In a few short days, Americans will be drawn together to remember those who were lost ten years ago on September 11, 2001. It is a day in which we were all shaken to the core. It is also a day when countless leaders, both religious and political, called on all of us to turn to God in prayer. It was through these prayers that we were comforted as we sought strength to go on. My how times have changed.

First, there is New York City and the actions of Mayor Michael Bloomberg. As reported by Newsmax.com, Bloomberg is refusing to “allow members of the clergy to play a role in the city’s commemoration of the tenth anniversary of 9/11.”

“This is America, and to have a memorial service where there’s no prayer, this appears to be insanity to me,” said Rudy Washington, a deputy mayor under Bloomberg’s predecessor Rudy Giuliani, who organized a nationally televised interfaith ceremony at Yankee Stadium in the days after the 2001 attacks.

“I feel like America has lost its way,” added Washington. “I am very upset about it. This is crazy.”

New York City Council member Fernando Cabrera, a pastor in the Bronx, said faith was one of the “pillars that carried us through” the days after the attacks and called religious leaders “the spiritual and emotional backbone.”

In a story covered by the Culture and Media Institute, reporter Paul Wilson notes that the banning of religious participation at the New York 9/11 memorial services are being ignored by the major media networks.

Since the Wall Street Journal first reported on the exclusion of religion from the ceremony on August 24, ABC, CBS, and NBC have run 71 segments (Nexis searches of 9/11 OR September 11 from August 24 to September 4) mentioning 9/11. Not one of them mentioned the controversy over the absence of religious participation at the Ground Zero ceremony on 9/11.

The networks’ silence is all the more deafening since plenty of major news outlets have covered the exclusion of religion from the ceremony.
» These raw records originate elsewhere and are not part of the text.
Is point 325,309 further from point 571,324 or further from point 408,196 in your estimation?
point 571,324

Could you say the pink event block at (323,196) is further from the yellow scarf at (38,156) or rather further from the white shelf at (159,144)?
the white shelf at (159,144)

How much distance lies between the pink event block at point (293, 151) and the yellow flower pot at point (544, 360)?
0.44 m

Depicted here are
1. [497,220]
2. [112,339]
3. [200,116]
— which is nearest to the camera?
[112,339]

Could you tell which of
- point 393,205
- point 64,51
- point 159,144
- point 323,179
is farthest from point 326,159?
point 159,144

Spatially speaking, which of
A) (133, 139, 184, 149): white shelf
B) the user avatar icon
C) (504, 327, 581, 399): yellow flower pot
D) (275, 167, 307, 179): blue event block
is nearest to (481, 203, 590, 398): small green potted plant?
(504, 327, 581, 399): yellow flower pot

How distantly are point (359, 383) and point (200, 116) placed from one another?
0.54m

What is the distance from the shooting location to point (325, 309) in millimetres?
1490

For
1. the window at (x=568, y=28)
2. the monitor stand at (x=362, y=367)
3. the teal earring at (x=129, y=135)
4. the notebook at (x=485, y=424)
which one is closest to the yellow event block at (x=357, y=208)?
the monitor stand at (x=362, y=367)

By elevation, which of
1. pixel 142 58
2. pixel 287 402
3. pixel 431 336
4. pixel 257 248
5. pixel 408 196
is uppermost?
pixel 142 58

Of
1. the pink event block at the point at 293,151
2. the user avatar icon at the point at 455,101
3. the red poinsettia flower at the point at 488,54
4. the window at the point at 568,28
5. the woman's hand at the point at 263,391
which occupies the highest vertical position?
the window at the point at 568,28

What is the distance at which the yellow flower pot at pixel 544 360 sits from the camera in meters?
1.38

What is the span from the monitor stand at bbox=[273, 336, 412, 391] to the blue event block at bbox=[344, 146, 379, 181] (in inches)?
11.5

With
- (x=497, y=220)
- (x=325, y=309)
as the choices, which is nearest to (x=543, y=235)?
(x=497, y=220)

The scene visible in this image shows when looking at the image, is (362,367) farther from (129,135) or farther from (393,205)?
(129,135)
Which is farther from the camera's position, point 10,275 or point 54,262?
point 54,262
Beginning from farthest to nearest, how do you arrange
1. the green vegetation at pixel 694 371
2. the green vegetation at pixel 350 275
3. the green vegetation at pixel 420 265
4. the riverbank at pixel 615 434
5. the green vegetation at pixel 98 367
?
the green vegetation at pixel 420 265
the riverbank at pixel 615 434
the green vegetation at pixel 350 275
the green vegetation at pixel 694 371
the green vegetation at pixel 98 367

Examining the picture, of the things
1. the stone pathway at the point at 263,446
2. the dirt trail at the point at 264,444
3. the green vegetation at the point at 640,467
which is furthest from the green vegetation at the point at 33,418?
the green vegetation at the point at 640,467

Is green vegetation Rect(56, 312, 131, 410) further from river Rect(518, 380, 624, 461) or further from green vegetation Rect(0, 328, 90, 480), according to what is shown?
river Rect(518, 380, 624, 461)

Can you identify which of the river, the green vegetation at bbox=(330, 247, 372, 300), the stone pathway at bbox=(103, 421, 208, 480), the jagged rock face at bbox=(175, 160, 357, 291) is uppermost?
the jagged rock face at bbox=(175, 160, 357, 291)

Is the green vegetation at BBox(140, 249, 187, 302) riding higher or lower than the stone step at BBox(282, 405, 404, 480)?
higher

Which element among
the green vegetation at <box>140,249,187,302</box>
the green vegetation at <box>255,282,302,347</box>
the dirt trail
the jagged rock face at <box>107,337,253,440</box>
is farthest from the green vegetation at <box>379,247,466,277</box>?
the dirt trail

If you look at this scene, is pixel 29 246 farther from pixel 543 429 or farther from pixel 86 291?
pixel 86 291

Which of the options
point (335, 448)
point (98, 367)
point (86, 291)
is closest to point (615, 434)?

Fox News Channel covered the controversy during numerous segments – The O’Reilly Factor, Hannity, The Five, and Fox News Watch all produced segments on the issue. USA Today’s editorial board also covered the debate on September 6. The Wall Street Journal, as previously noted, broke the story. The mainstream networks, however, remain mute.

Before you think that this omission is limited to New York, think again. As reported by FoxNews.com, in Washington, DC, a “weekend of religious-themed observances at Washington National Cathedral marking the tenth anniversary of the September 11 terrorist attacks will include a Buddhist nun and an Imam, but not an evangelical Christian.”

“A Call to Compassion” will include an interfaith prayer vigil on Sept. 11. It will feature the dean of the Cathedral, the Bishop of Washington, a rabbi, Buddhist nun and incarnate lama, a Hindu priest, the president of the Islamic Society of North America and a Muslim musician.

However, Southern Baptists, representing the nation’s largest Protestant denomination, were not invited to participate – and neither were leaders from any evangelical Christian organization.

So… even when there is religion, there are only certain religions allowed.

Tony Perkins, who heads the Family Research Council, blasted the program as “clearly politically correct” and said “the lineup was better suited for the United Nations than the United States.”

“There’s no doubt that this is clearly politically correct,” Perkins told Fox News Radio. “It is historically inaccurate that in times of need or mourning that Americans pray to the Hindu or Buddhist Gods or the God of Islam. America is overtly a Christian nation that prays to the Judeo-Christian God – and specifically to Jesus Christ.”

So what is going on here? We have an event that actually brought the nation closer to God through prayer, and now we remember the events of that day by turning away from God?

I wonder who these political leaders will be turning to when the next attack comes.